Stock options give an employee the right to buy company shares at a fixed "strike" price, normally set on the day the option is awarded, and sell them later at market value. Stock options are designed to be an incentive to improve company performance — the bigger the gap between the strike price and the eventual market sale price, the bigger the payday.
After the options backdating scandal of the late 2000s, in which executives at myriad publicly traded companies were found to have illegally altered grant dates to create lower strike prices, most companies addressed an obvious loophole by scheduling grant dates well in advance.
This created a new opportunity: Executives could time key announcements around these fixed dates, disclosing negative news just before granting options to drive the stock price down, or positive information soon afterward to drive it up.

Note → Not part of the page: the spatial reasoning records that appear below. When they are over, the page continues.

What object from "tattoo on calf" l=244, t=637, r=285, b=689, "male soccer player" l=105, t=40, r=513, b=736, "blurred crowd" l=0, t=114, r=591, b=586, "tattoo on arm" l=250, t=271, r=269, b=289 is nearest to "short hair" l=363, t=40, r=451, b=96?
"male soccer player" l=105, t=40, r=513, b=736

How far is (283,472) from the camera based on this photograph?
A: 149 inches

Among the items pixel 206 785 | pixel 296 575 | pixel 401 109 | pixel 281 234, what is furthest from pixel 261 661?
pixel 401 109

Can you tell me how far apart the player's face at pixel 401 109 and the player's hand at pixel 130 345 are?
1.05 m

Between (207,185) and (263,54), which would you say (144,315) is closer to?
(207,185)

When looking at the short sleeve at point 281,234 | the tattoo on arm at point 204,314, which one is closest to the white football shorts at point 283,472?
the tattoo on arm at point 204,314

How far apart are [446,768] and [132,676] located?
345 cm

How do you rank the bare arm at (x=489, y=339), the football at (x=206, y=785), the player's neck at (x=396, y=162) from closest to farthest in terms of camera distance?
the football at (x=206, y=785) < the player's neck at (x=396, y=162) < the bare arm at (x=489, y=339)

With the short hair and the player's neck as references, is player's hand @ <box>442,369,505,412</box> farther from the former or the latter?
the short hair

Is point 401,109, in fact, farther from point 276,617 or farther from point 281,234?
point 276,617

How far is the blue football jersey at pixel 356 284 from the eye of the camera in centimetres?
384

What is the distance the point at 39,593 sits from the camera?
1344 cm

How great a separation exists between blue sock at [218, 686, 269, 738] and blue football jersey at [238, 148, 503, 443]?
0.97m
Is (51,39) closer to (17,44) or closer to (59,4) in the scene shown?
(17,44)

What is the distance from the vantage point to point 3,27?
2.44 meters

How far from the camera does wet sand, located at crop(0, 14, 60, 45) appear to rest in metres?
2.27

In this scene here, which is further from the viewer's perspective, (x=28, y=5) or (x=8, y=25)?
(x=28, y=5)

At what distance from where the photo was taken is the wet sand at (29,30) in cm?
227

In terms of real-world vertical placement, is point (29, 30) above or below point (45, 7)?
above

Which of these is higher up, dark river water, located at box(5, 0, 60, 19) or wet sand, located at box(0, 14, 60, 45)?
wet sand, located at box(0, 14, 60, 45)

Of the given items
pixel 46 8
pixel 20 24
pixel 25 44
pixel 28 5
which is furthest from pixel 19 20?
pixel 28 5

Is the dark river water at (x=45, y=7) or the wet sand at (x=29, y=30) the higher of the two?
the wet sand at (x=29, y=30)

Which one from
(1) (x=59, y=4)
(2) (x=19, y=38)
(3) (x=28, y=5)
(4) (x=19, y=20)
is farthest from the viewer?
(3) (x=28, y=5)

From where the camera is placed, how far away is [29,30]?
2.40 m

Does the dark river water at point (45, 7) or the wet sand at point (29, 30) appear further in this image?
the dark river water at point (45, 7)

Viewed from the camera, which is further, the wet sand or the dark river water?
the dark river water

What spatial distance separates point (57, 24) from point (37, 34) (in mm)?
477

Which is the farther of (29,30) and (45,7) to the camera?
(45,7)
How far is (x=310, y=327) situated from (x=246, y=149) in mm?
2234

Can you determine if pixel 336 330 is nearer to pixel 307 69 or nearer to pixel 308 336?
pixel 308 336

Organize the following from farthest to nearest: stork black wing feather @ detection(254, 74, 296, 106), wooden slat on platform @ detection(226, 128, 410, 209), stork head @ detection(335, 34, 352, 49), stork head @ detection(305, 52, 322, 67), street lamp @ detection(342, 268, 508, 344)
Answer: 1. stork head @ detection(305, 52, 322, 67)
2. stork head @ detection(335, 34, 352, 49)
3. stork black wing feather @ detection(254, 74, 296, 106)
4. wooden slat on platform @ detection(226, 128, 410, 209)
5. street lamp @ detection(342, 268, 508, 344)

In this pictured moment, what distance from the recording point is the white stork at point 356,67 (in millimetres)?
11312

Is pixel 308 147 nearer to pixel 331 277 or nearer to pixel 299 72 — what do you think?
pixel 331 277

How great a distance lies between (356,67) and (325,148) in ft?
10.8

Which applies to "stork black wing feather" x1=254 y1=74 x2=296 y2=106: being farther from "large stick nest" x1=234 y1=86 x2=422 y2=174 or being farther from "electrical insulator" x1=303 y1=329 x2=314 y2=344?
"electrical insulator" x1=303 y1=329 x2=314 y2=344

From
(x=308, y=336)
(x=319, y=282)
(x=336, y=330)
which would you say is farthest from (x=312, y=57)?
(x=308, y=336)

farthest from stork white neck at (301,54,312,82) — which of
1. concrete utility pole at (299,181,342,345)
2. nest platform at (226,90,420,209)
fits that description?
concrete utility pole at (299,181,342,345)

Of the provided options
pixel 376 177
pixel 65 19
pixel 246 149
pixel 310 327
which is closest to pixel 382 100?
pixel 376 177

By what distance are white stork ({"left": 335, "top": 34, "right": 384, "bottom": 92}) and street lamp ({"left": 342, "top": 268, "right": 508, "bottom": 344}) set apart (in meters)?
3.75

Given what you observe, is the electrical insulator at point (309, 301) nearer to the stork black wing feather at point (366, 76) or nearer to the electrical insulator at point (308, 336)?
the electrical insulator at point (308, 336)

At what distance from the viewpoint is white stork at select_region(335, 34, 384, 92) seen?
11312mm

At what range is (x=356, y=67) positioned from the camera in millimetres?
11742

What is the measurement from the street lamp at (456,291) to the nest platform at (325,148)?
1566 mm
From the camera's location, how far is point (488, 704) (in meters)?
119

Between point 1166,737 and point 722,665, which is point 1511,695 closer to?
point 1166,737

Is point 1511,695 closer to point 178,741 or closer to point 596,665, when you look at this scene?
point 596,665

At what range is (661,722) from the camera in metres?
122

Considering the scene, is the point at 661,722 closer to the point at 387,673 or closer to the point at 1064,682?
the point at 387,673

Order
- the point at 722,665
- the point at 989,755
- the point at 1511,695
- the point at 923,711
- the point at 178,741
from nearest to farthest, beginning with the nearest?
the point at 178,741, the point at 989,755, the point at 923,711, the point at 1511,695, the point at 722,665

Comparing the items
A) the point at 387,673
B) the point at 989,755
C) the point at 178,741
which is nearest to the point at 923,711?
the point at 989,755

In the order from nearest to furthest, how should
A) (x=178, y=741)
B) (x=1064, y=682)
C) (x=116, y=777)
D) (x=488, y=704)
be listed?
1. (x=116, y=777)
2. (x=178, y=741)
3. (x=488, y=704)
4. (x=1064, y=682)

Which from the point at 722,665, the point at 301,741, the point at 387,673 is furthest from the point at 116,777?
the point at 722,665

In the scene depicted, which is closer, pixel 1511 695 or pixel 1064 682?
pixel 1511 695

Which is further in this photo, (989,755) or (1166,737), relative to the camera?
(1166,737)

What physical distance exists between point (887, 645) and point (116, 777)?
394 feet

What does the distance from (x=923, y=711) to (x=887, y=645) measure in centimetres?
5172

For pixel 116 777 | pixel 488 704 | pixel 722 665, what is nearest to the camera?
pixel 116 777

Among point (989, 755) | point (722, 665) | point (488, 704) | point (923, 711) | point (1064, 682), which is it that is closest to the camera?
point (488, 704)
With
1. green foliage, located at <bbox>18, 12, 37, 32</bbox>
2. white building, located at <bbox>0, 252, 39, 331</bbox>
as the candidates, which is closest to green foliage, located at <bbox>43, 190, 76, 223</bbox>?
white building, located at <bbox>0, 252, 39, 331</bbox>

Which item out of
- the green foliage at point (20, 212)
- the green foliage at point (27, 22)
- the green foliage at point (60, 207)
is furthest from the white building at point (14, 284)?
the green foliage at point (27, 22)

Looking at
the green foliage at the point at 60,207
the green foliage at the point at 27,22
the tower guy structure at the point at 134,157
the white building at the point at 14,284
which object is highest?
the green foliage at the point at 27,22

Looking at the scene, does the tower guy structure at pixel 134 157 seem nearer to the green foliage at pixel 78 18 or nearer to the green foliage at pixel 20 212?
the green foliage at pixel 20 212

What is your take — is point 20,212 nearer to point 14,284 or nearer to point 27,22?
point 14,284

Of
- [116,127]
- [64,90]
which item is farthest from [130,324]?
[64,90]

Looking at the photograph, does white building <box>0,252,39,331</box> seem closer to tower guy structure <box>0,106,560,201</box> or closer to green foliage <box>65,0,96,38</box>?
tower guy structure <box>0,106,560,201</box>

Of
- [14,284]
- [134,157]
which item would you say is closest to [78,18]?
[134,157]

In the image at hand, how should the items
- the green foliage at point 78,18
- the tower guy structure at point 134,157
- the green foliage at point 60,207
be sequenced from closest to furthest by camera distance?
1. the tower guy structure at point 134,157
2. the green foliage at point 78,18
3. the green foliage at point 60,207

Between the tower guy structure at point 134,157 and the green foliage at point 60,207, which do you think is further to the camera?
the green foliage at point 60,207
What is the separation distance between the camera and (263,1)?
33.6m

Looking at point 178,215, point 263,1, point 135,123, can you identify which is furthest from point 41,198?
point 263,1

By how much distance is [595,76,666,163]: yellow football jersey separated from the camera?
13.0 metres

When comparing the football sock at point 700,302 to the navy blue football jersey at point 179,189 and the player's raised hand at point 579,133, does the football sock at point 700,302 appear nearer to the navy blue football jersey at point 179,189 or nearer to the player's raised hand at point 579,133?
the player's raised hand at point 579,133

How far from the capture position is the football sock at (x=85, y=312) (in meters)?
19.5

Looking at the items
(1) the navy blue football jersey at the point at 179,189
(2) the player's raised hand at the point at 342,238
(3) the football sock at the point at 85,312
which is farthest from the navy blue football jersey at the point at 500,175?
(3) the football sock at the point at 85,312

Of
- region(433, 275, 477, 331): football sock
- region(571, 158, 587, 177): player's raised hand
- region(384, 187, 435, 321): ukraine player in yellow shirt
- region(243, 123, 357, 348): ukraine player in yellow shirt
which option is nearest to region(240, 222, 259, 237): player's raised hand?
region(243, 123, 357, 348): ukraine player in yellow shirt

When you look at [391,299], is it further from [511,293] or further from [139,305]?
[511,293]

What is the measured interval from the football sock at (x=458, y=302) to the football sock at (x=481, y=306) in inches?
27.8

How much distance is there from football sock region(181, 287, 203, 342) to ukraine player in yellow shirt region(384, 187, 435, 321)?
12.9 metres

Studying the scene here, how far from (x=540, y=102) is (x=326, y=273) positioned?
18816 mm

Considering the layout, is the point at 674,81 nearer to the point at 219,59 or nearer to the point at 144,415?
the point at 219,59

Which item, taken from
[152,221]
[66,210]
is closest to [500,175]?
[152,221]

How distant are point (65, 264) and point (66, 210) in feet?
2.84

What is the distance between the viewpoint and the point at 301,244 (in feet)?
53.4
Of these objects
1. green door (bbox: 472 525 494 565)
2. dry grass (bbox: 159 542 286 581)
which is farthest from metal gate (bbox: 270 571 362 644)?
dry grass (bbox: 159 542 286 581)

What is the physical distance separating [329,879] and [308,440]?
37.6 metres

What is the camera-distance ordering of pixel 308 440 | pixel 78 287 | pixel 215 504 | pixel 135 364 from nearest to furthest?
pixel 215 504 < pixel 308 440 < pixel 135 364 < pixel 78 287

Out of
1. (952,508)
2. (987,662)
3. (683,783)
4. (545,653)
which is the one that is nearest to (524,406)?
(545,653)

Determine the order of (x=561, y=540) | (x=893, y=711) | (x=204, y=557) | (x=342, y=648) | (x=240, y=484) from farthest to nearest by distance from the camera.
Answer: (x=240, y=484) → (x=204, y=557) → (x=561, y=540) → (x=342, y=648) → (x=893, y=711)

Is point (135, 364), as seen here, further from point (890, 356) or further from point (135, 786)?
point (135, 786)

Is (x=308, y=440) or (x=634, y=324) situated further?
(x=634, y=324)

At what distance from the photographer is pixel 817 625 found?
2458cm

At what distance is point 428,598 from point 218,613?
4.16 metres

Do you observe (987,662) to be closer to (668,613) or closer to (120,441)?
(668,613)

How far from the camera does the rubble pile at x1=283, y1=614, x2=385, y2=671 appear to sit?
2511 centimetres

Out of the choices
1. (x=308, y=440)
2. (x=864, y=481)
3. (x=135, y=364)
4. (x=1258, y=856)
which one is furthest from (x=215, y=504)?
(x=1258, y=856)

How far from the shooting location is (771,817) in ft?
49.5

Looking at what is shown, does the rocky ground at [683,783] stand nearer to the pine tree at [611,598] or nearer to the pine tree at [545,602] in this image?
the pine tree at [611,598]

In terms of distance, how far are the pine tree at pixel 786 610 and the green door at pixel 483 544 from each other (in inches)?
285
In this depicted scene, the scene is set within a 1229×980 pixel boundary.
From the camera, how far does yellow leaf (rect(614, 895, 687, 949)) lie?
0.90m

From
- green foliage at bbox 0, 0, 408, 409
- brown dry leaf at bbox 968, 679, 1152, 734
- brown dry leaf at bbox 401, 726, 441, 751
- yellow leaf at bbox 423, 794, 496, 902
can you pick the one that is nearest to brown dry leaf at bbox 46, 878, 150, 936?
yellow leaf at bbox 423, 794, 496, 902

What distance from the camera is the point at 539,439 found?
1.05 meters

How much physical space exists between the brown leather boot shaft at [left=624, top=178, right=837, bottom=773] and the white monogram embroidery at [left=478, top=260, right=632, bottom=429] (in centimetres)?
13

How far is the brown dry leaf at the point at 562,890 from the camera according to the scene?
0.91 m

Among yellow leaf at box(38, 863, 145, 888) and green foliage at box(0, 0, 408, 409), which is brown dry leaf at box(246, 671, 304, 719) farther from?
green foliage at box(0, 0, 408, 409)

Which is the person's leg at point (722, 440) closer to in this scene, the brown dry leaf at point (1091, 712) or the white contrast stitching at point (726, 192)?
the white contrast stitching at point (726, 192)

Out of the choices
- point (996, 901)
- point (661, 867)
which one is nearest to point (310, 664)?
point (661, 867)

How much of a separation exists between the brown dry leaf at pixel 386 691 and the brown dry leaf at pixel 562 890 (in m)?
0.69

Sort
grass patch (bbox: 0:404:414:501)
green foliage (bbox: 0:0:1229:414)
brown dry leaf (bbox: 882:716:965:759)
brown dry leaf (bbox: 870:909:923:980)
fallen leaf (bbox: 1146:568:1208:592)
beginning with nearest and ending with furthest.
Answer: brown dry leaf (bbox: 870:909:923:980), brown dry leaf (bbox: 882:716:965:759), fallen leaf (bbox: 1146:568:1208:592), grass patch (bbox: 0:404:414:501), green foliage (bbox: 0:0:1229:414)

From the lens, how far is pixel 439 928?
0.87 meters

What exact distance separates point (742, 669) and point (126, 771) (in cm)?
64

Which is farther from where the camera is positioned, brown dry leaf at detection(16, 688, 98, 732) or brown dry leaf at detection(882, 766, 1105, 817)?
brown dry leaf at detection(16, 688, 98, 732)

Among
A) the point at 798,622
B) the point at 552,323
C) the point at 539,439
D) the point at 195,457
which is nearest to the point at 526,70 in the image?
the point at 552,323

Either scenario causes the strike price — and therefore the eventual cost to exercise the options — to be at a relative low point, creating an opportunity to earn a more handsome sum.
BI found a widespread pattern of a drop in some companies' share prices in the run-up to regularly scheduled grant dates, followed by a corresponding climb in the weeks afterwards.
"Statistically, there's no way this pattern is an accident," said Robert Schonlau, a finance professor at Colorado State University who studies executive compensation and analyzed BI's dataset. Schonlau, who coauthored a 2018 paper on the phenomenon, said researchers would expect price fluctuations to be random around an executive's grant date, "unless there is something else at play, that is nonrandom, and not understood by investors."
Schonlau dubbed it "options opportunism."
Options opportunism comes in two forms.
"Bullet-dodging" is when bad news — a product rollout has flopped, say — is released before a grant date, driving the share price down.
Companies also can hold good news — encouraging results from a drug trial, for example — until after a grant date, driving the share price up, a practice known as "spring-loading."
Either scenario offers executives a similar financial benefit to the backdating of years past, as their scheduled grant date coincides with a relatively low point in share price. This can help executives avoid the consequences of bad news on their watch or artificially build in gains from good news.